Text excerpt ->
********

The simplest approach is to retain everything for 7 years from the transaction date, which satisfies all requirements. Digital records in a CRM with proper backups are acceptable -- you do not need paper files, though your brokerage may require them for their own compliance program.

Common Compliance Mistakes

Based on BCFSA disciplinary decisions, FINTRAC examination findings, and CASL enforcement actions, these are the errors that get BC agents into trouble most often:

1. Incomplete FINTRAC records: The most common finding in FINTRAC examinations. Missing fields, missing records for one party in a transaction, or accepting expired ID. Every field on the form must be completed.

2. Late agency disclosure: Presenting the agency disclosure after services have already begun. BCFSA expects disclosure at the earliest practical opportunity.

3. No consent tracking for marketing emails:Sending newsletters to past clients without tracking whether implied consent has expired. This is both a CASL violation and a business risk.

4. Inaccurate MLS listings: Square footage that does not match BC Assessment records, bedroom counts that include non-conforming spaces, or misleading descriptions. BCFSA investigates these complaints aggressively.

********

Material shown ->
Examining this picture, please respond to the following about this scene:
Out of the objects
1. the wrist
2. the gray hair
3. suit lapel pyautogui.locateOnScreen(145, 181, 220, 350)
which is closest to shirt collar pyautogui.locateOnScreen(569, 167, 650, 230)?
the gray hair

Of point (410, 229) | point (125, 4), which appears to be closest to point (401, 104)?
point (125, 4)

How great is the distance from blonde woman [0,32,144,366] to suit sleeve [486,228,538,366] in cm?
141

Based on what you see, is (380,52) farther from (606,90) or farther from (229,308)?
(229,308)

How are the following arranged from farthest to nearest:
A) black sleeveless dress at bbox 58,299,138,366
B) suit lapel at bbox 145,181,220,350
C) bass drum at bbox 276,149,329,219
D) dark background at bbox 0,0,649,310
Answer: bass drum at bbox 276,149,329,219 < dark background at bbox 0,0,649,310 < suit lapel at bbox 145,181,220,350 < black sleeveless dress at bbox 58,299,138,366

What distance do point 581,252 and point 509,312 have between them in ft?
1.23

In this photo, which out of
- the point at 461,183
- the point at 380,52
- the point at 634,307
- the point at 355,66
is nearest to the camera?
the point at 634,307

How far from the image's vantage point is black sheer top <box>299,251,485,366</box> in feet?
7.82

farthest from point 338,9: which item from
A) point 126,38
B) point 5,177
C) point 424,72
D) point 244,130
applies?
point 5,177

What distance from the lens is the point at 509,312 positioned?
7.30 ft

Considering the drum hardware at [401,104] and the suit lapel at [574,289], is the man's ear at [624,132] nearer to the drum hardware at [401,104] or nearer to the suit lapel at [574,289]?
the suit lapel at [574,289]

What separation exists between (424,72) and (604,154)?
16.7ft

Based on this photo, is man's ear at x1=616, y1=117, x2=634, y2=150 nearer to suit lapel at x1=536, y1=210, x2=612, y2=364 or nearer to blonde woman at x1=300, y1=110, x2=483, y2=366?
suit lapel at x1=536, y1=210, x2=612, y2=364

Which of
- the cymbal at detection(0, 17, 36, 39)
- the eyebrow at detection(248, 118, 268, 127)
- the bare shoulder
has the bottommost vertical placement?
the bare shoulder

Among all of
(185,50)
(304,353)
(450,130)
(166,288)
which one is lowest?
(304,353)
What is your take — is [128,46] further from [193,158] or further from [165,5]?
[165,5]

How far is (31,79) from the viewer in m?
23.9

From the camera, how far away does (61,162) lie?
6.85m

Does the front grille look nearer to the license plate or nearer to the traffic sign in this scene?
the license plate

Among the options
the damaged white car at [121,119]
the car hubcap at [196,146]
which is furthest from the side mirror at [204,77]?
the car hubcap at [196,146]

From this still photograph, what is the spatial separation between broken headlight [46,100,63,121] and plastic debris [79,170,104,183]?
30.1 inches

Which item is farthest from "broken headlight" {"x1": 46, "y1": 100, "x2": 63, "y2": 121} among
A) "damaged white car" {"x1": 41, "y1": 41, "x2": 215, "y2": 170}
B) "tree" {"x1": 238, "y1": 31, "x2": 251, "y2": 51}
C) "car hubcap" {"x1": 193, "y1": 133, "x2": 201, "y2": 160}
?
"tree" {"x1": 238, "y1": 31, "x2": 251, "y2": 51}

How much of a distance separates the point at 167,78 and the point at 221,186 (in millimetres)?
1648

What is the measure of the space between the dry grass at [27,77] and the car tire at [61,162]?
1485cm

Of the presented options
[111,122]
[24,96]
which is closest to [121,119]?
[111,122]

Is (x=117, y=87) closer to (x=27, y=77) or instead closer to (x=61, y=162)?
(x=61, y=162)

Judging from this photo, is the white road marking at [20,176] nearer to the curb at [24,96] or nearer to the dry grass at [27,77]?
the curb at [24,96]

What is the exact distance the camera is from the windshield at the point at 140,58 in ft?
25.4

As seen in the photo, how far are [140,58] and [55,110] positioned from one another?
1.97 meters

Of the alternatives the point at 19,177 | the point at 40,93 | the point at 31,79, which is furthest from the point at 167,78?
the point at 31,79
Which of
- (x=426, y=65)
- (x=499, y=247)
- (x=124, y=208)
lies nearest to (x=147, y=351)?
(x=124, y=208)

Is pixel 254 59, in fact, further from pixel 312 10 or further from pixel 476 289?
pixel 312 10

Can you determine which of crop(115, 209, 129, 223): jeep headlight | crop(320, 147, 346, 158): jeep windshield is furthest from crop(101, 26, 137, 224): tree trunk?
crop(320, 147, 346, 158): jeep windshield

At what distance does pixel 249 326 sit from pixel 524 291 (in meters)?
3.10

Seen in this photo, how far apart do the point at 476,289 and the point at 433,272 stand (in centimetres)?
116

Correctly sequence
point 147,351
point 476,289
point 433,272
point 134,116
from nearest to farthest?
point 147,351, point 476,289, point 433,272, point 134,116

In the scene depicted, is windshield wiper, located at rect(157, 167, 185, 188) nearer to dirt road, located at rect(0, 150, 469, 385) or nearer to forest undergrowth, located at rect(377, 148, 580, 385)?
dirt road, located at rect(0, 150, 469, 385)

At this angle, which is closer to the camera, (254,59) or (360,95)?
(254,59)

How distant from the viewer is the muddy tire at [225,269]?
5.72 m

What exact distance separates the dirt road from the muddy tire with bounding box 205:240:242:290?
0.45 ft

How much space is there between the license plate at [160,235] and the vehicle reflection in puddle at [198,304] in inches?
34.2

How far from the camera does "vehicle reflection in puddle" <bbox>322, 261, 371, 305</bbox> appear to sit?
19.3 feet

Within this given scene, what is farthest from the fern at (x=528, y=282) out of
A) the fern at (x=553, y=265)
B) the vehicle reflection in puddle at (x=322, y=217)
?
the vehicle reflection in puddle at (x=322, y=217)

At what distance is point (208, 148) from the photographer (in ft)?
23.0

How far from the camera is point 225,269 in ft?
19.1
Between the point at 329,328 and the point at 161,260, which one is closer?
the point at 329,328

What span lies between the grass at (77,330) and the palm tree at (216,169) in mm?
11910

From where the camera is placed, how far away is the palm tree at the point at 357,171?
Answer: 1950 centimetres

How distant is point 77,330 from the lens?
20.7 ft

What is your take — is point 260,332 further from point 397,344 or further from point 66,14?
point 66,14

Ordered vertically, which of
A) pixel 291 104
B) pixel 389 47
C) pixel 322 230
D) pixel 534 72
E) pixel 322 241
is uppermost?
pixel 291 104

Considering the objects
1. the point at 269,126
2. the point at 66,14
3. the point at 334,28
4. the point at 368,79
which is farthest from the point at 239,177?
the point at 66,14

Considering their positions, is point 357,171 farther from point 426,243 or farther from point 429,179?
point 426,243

********

Task requirements ->
1. Can you turn the paragraph of the real estate compliance text that begins "The simplest approach" into a short list that keeps its main facts?
2. Continue the real estate compliance text, starting after its last sentence.
The items were taken from a different source than the text above them.

The responses ->
1.
- Keeping all records for 7 years from the transaction date meets every requirement.
- Digital records stored in a CRM with proper backups are acceptable.
- Paper files aren't required, though a brokerage may ask for them as part of its own compliance program.

2.
5. Poor record retention: Agents who change brokerages or CRMs and lose transaction files in the transition. The 7-year requirement does not pause when you move offices.

6. Missing privacy consent: Collecting personal information before presenting the Privacy Notice and Consent form. This is a PIPA violation that is easy to prevent with a proper intake checklist.

Audit Preparation

BCFSA conducts practice reviews (audits) of licensees on a rotating basis and in response to complaints. FINTRAC conducts its own examinations of reporting entities. You can be audited by either or both, and the best preparation is ongoing compliance rather than last-minute cramming.

If you are notified of a practice review, here is what to prepare:

  • Transaction files: Complete files for every transaction in the review period, including all signed forms, correspondence, and notes. Organize by transaction, not by date.
  • FINTRAC records: Identity verification records for every client, Receipt of Funds records for every deposit, and copies of any STRs filed. These should be filed within each transaction file.
  • Trust account records: If your brokerage handles trust, ensure deposit and disbursement records are complete and match the contracts.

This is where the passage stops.